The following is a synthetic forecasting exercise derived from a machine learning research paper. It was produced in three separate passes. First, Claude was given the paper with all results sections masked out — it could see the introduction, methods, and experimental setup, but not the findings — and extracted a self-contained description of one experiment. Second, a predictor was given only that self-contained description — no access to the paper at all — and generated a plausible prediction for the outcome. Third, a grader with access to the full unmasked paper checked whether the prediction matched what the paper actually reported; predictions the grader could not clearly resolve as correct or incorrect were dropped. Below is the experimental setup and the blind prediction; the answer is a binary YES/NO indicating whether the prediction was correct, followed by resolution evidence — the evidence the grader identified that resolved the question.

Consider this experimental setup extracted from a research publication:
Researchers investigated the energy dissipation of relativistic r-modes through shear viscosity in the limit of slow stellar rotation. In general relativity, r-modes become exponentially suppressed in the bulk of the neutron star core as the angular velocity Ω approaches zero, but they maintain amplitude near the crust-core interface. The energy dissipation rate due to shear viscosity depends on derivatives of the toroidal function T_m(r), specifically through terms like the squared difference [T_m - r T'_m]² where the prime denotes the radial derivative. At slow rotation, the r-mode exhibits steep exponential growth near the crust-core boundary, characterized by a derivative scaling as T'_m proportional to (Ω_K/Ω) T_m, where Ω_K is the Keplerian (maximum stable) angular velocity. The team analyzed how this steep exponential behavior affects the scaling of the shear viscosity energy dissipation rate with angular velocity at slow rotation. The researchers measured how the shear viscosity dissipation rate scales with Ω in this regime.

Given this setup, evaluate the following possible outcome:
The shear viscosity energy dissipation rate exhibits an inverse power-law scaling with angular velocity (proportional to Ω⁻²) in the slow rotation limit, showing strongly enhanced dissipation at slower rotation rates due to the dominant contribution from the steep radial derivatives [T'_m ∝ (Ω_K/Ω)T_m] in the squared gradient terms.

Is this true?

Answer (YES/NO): NO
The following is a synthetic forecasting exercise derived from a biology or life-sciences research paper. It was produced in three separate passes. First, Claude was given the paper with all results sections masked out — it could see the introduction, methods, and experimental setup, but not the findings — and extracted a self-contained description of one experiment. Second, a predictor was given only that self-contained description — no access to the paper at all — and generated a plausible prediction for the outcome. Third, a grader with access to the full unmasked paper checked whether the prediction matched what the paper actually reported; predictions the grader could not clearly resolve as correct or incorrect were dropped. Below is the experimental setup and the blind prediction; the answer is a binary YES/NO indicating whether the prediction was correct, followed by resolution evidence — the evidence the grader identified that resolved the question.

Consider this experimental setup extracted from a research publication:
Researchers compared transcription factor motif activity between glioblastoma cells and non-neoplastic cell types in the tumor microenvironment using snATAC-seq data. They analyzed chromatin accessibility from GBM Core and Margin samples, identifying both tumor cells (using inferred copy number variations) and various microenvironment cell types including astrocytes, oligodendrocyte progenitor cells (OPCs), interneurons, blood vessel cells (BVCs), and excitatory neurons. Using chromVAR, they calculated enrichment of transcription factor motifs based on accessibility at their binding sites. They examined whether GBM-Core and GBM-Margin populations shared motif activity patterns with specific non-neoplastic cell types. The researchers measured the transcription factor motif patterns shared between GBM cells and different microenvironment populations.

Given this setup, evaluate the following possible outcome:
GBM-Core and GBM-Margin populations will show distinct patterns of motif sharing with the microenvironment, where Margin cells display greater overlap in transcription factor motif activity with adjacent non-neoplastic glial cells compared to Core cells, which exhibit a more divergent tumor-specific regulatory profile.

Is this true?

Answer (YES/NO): NO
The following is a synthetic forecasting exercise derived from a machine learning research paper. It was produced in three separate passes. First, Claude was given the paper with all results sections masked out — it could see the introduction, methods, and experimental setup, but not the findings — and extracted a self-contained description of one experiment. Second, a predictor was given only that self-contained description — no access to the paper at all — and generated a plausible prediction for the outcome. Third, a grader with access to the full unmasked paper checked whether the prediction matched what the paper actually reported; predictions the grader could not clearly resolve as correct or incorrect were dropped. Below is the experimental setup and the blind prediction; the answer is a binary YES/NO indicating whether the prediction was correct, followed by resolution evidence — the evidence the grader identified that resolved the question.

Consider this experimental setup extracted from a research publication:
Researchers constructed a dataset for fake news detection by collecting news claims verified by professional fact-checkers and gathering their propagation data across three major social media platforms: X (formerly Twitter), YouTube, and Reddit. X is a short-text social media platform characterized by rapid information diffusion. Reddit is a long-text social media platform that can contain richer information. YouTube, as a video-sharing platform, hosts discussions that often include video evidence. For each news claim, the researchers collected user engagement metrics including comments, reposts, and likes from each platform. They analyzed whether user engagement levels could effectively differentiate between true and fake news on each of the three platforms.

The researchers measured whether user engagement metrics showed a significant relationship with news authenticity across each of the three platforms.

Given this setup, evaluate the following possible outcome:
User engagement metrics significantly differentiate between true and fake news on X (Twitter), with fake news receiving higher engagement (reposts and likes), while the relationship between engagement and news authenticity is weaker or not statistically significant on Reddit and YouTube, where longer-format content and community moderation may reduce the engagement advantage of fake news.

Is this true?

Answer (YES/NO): NO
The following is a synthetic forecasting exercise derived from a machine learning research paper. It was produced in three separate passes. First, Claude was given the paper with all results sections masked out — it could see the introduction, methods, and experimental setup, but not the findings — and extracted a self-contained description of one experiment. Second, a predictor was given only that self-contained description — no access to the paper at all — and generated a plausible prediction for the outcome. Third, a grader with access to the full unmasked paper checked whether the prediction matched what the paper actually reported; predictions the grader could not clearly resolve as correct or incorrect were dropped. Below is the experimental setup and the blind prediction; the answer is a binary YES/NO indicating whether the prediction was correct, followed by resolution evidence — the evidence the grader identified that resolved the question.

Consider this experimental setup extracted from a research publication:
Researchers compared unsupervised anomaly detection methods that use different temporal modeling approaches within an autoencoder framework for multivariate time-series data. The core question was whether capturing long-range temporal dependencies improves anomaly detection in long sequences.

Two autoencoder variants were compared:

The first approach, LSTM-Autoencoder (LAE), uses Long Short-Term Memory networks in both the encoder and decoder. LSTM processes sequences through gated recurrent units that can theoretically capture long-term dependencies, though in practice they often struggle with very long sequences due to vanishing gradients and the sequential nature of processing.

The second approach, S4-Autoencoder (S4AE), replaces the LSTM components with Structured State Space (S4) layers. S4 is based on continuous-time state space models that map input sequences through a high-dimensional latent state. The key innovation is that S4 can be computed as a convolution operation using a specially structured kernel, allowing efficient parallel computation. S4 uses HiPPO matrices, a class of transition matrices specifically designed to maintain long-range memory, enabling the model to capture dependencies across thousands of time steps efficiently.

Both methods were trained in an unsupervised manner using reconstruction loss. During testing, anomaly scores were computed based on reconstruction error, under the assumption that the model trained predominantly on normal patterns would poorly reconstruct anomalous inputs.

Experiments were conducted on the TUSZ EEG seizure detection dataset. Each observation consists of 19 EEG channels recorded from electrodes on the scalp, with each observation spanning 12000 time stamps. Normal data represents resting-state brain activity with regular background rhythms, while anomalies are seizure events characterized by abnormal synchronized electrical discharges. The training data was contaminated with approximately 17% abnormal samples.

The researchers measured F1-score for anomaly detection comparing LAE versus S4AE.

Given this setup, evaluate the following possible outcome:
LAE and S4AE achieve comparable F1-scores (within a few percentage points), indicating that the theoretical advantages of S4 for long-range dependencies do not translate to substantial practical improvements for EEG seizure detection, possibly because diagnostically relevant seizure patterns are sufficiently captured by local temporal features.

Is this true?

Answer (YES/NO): YES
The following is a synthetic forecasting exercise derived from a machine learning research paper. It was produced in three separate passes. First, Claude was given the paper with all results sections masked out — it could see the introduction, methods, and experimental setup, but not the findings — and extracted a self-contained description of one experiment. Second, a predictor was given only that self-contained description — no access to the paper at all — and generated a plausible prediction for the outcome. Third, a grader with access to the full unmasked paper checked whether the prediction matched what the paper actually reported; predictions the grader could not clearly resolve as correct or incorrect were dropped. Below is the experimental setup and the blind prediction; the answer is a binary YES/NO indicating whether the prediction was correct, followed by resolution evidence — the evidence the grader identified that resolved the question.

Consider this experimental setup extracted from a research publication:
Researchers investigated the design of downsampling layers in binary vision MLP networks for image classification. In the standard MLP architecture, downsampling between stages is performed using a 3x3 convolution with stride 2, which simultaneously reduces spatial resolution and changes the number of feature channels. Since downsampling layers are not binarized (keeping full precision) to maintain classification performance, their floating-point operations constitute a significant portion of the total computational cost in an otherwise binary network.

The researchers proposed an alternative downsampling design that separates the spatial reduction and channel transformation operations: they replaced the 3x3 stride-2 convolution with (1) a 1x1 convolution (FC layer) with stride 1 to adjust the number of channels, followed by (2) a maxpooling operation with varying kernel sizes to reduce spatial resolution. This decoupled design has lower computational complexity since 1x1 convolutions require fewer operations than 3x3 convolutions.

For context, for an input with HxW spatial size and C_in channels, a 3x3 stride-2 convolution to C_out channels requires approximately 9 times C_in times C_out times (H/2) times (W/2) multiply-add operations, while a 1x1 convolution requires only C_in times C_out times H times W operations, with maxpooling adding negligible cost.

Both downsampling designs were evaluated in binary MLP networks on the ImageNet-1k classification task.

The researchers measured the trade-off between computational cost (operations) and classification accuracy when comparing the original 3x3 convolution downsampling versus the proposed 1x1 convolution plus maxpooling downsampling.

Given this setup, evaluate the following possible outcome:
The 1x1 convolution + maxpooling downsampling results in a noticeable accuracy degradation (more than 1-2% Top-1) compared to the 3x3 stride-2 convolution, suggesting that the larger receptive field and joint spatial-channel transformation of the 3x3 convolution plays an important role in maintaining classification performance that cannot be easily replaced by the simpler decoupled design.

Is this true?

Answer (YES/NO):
........
◆ Task prompt
All that is needed is how many lines of the listing hold the word "comparing", stated as one number.

◆ Result of this task
2